◆ What to produce:
Write out the data word for word and drop any picture you find.

◆ Record extracts:
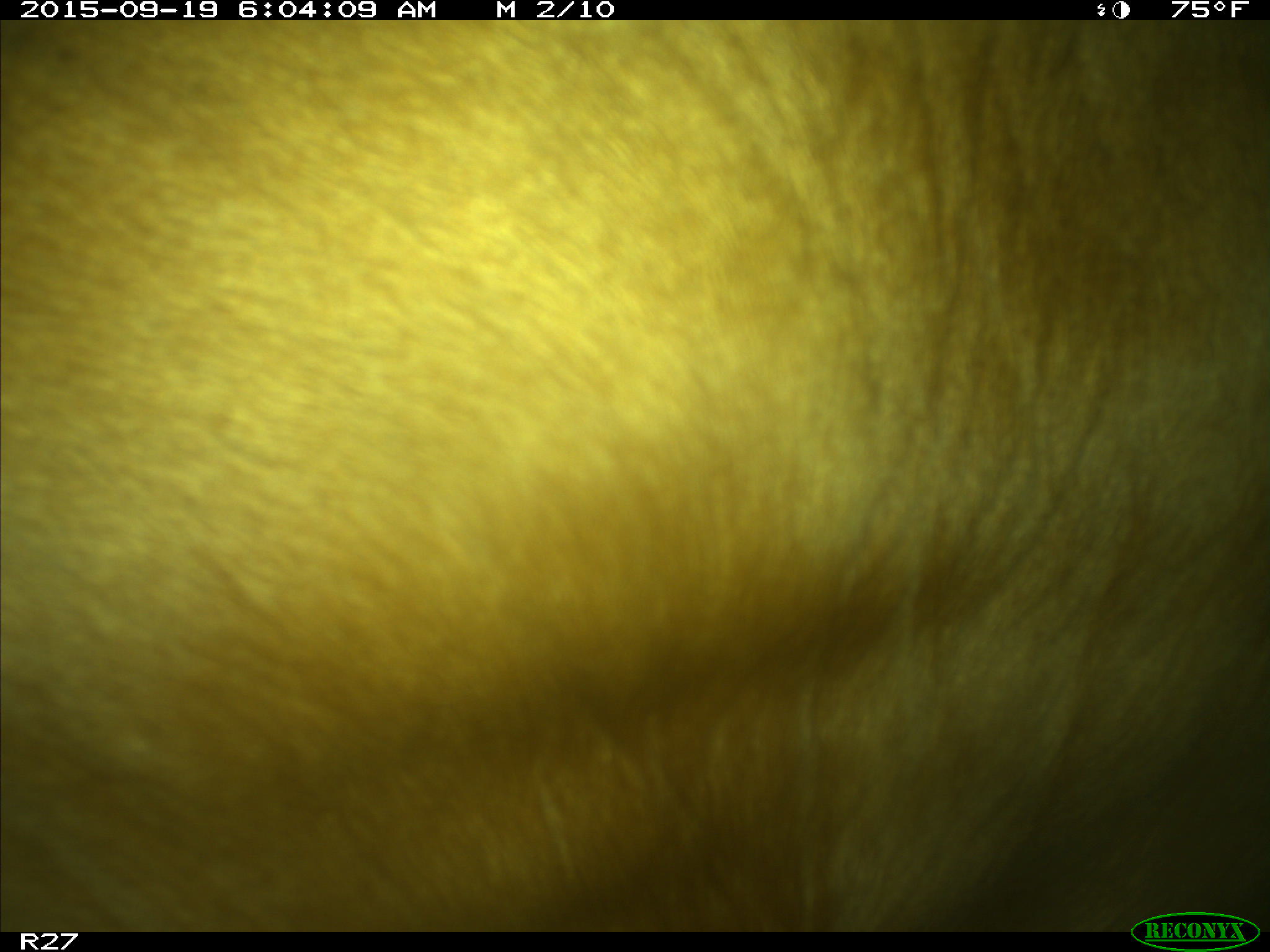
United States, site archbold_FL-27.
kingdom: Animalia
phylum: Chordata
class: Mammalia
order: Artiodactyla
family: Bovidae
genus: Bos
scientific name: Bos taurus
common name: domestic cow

◆ Solution for this problem:
United States, site archbold_FL-27.
kingdom: Animalia
phylum: Chordata
class: Mammalia
order: Artiodactyla
family: Bovidae
genus: Bos
scientific name: Bos taurus
common name: domestic cow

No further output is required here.